The 25-ns bunch crossing time of Large Hadron Collider (LHC) dictates a sample rate of at least 40 MSPS and a resolution of 12 bits for precision energy measurement. The operating conditions of LHC also require the detector front-end readout system including the ADC to be radiation-tolerant and to exhibit low-power consumption, which rule out most ADC products commercially available.
In the last decade, great progress has been made for the switched-capacitor successive-approximation-register (SAR) ADC for mainstream deployment at 12-14 bits, 50-200 MSPS. The intrinsic advantages of SAR including a scaling-friendly architecture, low-power consumption, in conjunction with a small die size have all made SAR the preferred choice for system-on-a-chip (SoC) integrations. In addition, the built-in redundancy and digital calibration have also lifted many critical limiting factors on the SAR architecture, such as the conversion speed and on-chip matching accuracy of monolithic metal capacitors.
This paper reports the design of a 12-bit, 160-MSPS two-step SAR ADC in 40-nm CMOS and its irradiation testing results. The ADC is partitioned as a 5b+8b two-step structure with one-bit inter-stage redundancy. Aided by the digital background calibration, the total input capacitance of the first stage is reduced to the thermal noise limit, yielding a wide input bandwidth and fast sample rate. In experiments, the prototype SAR ADC measured a near 68-dB SNDR and a ≥85-dB SFDR. When exposed to a total ionizing dose (TID) from 0 to 1.0 Mrad, the measured SNDR degraded no more than 0.5 dB and the SFDR degraded no more than 4 dB in the worst case. The total ADC power consumption remains nearly constant at 4.5 and 6.1 mW at 80 and 160 MSPS, respectively.
The positive TID results make it possible to design SAR ADCs in deeply scaled processes for short-term radiation effect cure, e.g., treating the single event upset (SEU) without additional process requirements. For example, the most vulnerable digital logics can be replicated to combat soft errors by applying a majority voting algorithm. Reliable quantization results can be obtained with low error probabilities using digital and analog redundancy techniques. The small die size and low power of SAR also leave ample room for the redundancy circuitry without much additional area or power cost.

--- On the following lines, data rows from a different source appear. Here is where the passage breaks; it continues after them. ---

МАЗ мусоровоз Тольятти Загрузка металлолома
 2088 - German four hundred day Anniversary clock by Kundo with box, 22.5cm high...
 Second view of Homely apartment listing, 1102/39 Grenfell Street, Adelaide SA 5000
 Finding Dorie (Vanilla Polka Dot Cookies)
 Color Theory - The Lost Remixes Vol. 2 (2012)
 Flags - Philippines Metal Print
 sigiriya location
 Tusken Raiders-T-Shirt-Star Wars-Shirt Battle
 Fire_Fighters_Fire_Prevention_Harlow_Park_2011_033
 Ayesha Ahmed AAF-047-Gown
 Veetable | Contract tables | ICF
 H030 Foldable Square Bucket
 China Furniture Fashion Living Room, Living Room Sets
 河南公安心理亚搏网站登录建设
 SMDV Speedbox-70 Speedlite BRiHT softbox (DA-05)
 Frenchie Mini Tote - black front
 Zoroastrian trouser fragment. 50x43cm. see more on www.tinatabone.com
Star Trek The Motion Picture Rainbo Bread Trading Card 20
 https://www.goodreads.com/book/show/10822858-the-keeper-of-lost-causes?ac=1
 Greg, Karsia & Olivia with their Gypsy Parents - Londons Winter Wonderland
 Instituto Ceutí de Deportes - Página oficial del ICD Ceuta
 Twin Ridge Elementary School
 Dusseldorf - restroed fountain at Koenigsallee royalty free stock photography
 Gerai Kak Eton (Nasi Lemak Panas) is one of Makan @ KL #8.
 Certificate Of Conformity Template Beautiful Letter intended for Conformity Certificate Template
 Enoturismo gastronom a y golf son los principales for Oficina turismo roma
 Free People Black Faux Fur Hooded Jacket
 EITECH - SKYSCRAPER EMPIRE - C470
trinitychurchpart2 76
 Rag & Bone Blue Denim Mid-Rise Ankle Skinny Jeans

In summary, the low-power consumption, small chip area, increasing conversion speed, and enhanced resolution and linearity of SAR ADC bode well for high-energy particle detector applications. The TID testing results confirm its benign property of long-term radiation tolerance and opens up great potential for treating short-term radiation effects using redundant circuit techniques.